ACTIVITY -
Where does the word "Index" appear in the data? Copy every line that holds it.

INFORMATION PROVIDED -
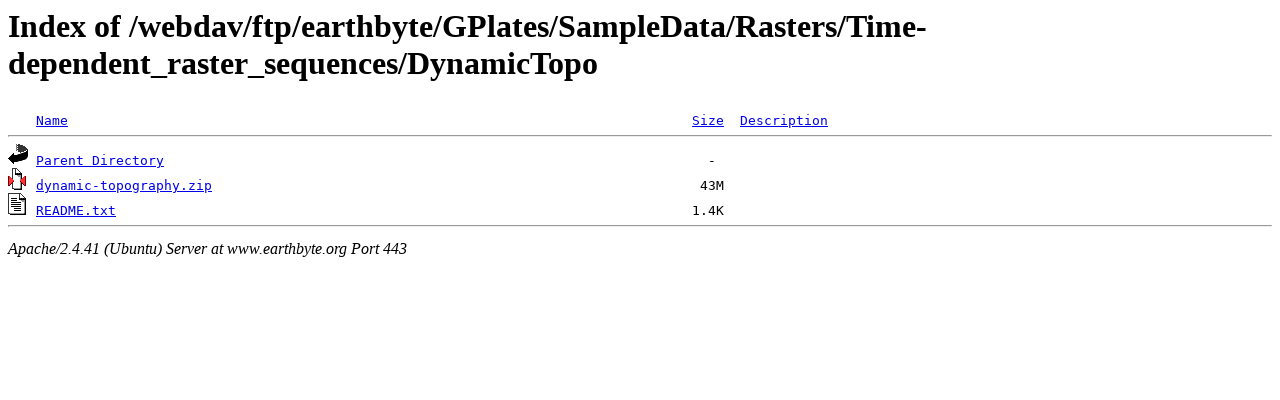

--- FILE ---
content_type: text/html;charset=UTF-8
request_url: https://www.earthbyte.org/webdav/ftp/earthbyte/GPlates/SampleData/Rasters/Time-dependent_raster_sequences/DynamicTopo/?C=N;O=D
body_size: 466
content:
<!DOCTYPE HTML PUBLIC "-//W3C//DTD HTML 3.2 Final//EN">
<html>
 <head>
  <title>Index of /webdav/ftp/earthbyte/GPlates/SampleData/Rasters/Time-dependent_raster_sequences/DynamicTopo</title>
 </head>
 <body>
<h1>Index of /webdav/ftp/earthbyte/GPlates/SampleData/Rasters/Time-dependent_raster_sequences/DynamicTopo</h1>
<pre><img src="/icons/blank.gif" alt="Icon "> <a href="?C=N;O=A">Name</a>                                                                              <a href="?C=S;O=A">Size</a>  <a href="?C=D;O=A">Description</a><hr><img src="/icons/back.gif" alt="[PARENTDIR]"> <a href="/webdav/ftp/earthbyte/GPlates/SampleData/Rasters/Time-dependent_raster_sequences/">Parent Directory</a>                                                                    -   
<img src="/icons/compressed.gif" alt="[   ]"> <a href="dynamic-topography.zip">dynamic-topography.zip</a>                                                             43M  
<img src="/icons/text.gif" alt="[TXT]"> <a href="README.txt">README.txt</a>                                                                        1.4K  
<hr></pre>
<address>Apache/2.4.41 (Ubuntu) Server at www.earthbyte.org Port 443</address>
</body></html>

COMPLETED EXERCISE -
  <title>Index of /webdav/ftp/earthbyte/GPlates/SampleData/Rasters/Time-dependent_raster_sequences/DynamicTopo</title>
<h1>Index of /webdav/ftp/earthbyte/GPlates/SampleData/Rasters/Time-dependent_raster_sequences/DynamicTopo</h1>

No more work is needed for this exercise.